- **TASK REQUIREMENTS**
Reproduce the passage of the text below on exporting a classifier to AudioMoth between "We trained a" and "an ~90% accuracy.", inclusive, changing "shearwater" to "seabird" throughout.

- **SOURCE DOCUMENT**
########

Export of a classifier on AudioMoth and memory optimization with Tiling in Aidge#

0 - Context#

We trained a bioacoustic classification model on a dataset composed primarily of shearwater vocalizations, sourced from Biophonia. The resulting model detects shearwater calls among other acoustic events with an ~90% accuracy.

This notebook presents the workflow for exporting the model using Aidge for deployment on the AudioMoth platform. The target hardware imposes a stringent memory constraint, with only 32kB of RAM available, making model deployment particularly challenging.

Note: For the purpose of demonstrating only the tiling and export methodology with Aidge, the model used in this notebook is a model with random weights. However, the models achieving the performances presented below were trained on Biophonia’s dataset.

########

- **DATA SECTION**
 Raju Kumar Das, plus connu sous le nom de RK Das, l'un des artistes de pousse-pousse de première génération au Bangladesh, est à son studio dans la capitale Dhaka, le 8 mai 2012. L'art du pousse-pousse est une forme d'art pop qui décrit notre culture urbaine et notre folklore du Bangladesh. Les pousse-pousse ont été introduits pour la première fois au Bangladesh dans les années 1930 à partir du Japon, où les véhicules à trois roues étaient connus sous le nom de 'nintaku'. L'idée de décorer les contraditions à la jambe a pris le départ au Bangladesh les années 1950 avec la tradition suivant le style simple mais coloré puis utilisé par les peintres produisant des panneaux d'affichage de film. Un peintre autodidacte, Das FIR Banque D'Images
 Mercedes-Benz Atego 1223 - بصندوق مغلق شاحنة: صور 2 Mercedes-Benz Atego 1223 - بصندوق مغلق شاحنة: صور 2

########

- **THE ANSWER**
We trained a bioacoustic classification model on a dataset composed primarily of seabird vocalizations, sourced from Biophonia. The resulting model detects seabird calls among other acoustic events with an ~90% accuracy.